* Task details *
Copy all of the data below exactly as it is given.

* Material for the task *
-------------------------

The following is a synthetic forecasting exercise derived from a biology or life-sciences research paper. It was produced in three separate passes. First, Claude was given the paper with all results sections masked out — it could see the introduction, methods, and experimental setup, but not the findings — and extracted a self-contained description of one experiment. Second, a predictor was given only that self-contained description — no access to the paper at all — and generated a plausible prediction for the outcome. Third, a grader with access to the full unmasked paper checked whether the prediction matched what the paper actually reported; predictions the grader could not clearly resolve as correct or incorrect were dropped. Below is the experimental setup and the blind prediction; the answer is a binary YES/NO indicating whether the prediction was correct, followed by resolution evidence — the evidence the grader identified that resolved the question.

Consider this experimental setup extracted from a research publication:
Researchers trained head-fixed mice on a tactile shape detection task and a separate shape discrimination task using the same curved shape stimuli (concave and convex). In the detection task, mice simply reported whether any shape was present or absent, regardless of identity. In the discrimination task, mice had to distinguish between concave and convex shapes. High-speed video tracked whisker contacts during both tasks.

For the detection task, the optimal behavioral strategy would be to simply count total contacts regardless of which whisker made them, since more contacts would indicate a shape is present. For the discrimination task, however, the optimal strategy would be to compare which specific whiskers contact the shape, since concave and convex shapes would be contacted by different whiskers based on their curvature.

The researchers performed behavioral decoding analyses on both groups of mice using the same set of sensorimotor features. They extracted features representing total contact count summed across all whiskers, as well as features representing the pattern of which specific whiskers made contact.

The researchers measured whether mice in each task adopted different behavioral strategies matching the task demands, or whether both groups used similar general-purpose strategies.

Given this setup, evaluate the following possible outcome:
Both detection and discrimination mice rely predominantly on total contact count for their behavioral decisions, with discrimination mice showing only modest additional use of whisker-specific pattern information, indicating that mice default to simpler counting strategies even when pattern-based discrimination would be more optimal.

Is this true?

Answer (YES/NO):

-------------------------

* Finished exercise *
The following is a synthetic forecasting exercise derived from a biology or life-sciences research paper. It was produced in three separate passes. First, Claude was given the paper with all results sections masked out — it could see the introduction, methods, and experimental setup, but not the findings — and extracted a self-contained description of one experiment. Second, a predictor was given only that self-contained description — no access to the paper at all — and generated a plausible prediction for the outcome. Third, a grader with access to the full unmasked paper checked whether the prediction matched what the paper actually reported; predictions the grader could not clearly resolve as correct or incorrect were dropped. Below is the experimental setup and the blind prediction; the answer is a binary YES/NO indicating whether the prediction was correct, followed by resolution evidence — the evidence the grader identified that resolved the question.

Consider this experimental setup extracted from a research publication:
Researchers trained head-fixed mice on a tactile shape detection task and a separate shape discrimination task using the same curved shape stimuli (concave and convex). In the detection task, mice simply reported whether any shape was present or absent, regardless of identity. In the discrimination task, mice had to distinguish between concave and convex shapes. High-speed video tracked whisker contacts during both tasks.

For the detection task, the optimal behavioral strategy would be to simply count total contacts regardless of which whisker made them, since more contacts would indicate a shape is present. For the discrimination task, however, the optimal strategy would be to compare which specific whiskers contact the shape, since concave and convex shapes would be contacted by different whiskers based on their curvature.

The researchers performed behavioral decoding analyses on both groups of mice using the same set of sensorimotor features. They extracted features representing total contact count summed across all whiskers, as well as features representing the pattern of which specific whiskers made contact.

The researchers measured whether mice in each task adopted different behavioral strategies matching the task demands, or whether both groups used similar general-purpose strategies.

Given this setup, evaluate the following possible outcome:
Both detection and discrimination mice rely predominantly on total contact count for their behavioral decisions, with discrimination mice showing only modest additional use of whisker-specific pattern information, indicating that mice default to simpler counting strategies even when pattern-based discrimination would be more optimal.

Is this true?

Answer (YES/NO):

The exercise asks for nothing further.